** begin The records **

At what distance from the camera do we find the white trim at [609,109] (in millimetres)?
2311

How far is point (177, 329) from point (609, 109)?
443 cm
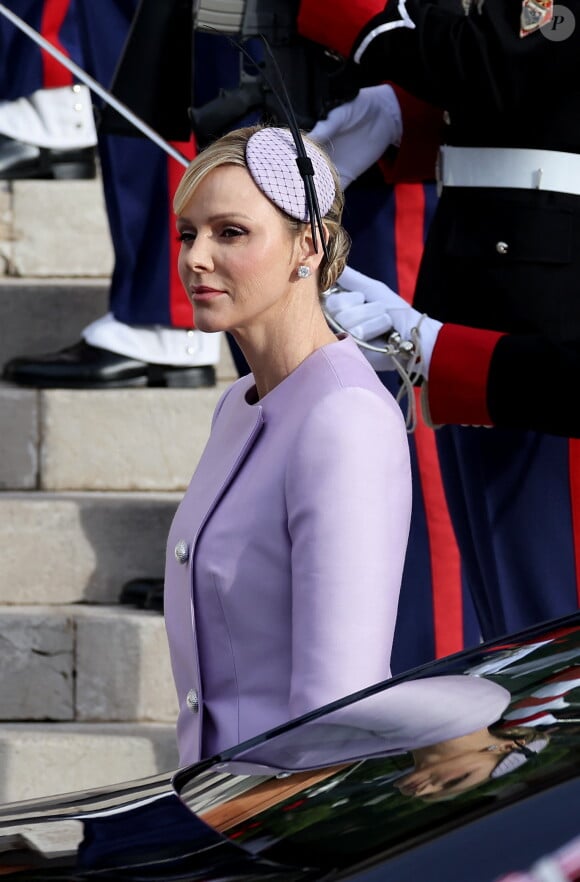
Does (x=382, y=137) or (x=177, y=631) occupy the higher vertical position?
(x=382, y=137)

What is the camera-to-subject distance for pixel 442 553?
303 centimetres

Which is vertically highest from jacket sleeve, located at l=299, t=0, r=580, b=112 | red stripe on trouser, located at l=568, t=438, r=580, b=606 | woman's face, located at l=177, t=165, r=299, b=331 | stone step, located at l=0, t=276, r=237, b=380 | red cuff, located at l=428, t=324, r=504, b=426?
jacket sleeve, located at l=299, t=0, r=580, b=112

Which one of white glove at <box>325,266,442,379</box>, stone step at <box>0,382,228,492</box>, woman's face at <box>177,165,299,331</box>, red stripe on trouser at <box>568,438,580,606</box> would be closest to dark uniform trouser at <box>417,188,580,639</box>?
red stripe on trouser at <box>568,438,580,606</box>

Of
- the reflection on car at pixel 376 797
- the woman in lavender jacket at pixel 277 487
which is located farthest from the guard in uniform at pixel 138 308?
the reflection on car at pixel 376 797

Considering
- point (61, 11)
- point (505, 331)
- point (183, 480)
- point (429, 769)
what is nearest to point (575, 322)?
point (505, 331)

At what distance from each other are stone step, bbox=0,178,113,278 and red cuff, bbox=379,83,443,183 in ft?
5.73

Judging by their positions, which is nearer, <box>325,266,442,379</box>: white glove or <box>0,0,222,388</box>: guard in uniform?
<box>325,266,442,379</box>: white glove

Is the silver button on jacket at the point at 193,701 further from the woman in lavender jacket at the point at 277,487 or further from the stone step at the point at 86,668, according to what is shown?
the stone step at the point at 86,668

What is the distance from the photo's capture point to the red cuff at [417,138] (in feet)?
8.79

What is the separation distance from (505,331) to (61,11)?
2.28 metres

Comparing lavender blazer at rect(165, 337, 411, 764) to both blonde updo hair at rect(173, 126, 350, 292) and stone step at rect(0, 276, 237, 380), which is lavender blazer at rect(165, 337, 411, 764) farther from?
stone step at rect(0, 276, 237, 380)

** end The records **
** begin The records **

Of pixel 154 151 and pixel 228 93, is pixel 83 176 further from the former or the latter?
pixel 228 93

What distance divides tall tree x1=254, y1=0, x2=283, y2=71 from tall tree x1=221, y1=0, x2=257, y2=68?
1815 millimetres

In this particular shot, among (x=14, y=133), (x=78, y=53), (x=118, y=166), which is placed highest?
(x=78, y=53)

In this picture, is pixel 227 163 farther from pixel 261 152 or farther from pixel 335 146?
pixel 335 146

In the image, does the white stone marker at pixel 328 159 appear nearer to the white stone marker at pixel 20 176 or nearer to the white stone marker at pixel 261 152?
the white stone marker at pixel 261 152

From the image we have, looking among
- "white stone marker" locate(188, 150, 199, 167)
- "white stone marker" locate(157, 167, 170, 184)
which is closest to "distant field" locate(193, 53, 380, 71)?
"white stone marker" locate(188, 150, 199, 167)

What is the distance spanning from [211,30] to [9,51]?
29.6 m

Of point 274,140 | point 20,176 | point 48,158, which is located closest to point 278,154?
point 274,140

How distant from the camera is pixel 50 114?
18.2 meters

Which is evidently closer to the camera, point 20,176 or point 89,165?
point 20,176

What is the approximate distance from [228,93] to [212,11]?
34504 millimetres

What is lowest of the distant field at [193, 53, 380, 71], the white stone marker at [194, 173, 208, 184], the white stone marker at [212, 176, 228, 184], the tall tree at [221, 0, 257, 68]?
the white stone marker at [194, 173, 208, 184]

** end The records **
** begin The records **

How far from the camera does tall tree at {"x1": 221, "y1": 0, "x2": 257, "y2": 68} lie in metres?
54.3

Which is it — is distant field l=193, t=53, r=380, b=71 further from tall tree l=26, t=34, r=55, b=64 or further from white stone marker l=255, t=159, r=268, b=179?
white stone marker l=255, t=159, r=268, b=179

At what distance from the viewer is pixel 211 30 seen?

** end The records **

■ Stated problem
Copy the rows from the line containing "What is the separation" through the line containing "2.28 metres", inclusive, substituting "straight-line distance" for "separation distance" and leaving everything else unchanged.

■ Output of the exercise
What is the straight-line distance from (505,331) to (61,11)?
2.28 metres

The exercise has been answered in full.